My favorite Baude paragraph is this:
Indeed, there is a tension between surfacing the flaws in our rules for democracy and enforcing those rules against democracy’s enemies. It is no more than a tension – one can very well say that it is important to enforce the Constitution’s rules for transferring power and also that those rules can and should be improved or understood in freer or fairer ways. But it is important to be careful of the tension lest we get carried away. Attack the legitimacy of the Constitution too much, and those attacks might catch on. If those attacks catch on, it is harder to convince members of the other party that they are bound by the rules they don’t like. A very strong norm of saying “I’m sorry, those are the rules, and we don’t accept special pleading” turns out to be a very useful thing to have during an emergency – especially when the only person standing between the transfer of power and a constitutional crisis is the Vice President.

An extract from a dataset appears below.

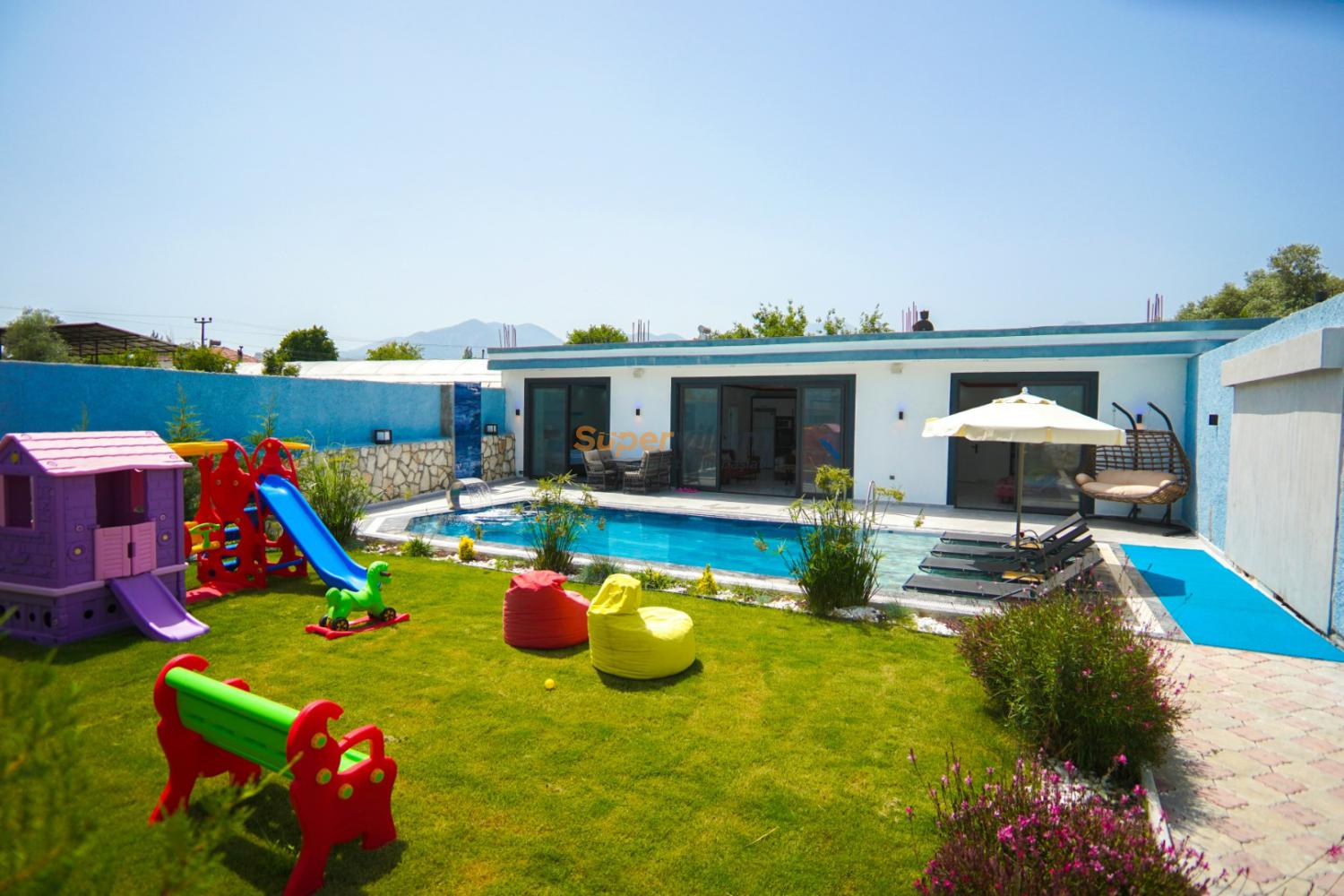super_villam_villa_lorraine_2-20_835.jpg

In short, he writes, in facing off against the enemies of democracy, “the shield against them may be more formalism, not less. So we destabilize our current imperfect arrangements at our own peril.”
It’s not hard to identify the elements of what a more focused defense of electoral institutions might look like. It might include ballot security measures aimed at ensuring vote counts fully (as opposed to mostly) backed by checkable paper trails; reform of state election procedure, following the lead of states like Florida, so as to provide real Election Night vote counts and thus lay to rest suspicions that late-reporting cities might have “dumped” anything; fixing the uncertainties in the Electoral Count Act; steps to clarify the duties (and if necessary narrow the discretion) of state canvassing boards. That’s just a start.
But first, we might need to move past the endless center-stage squabbling over electoral and institutional issues that have nothing to do with fixing any of this. Do we have the will?
Walter Olson is a senior fellow at the Cato Institute.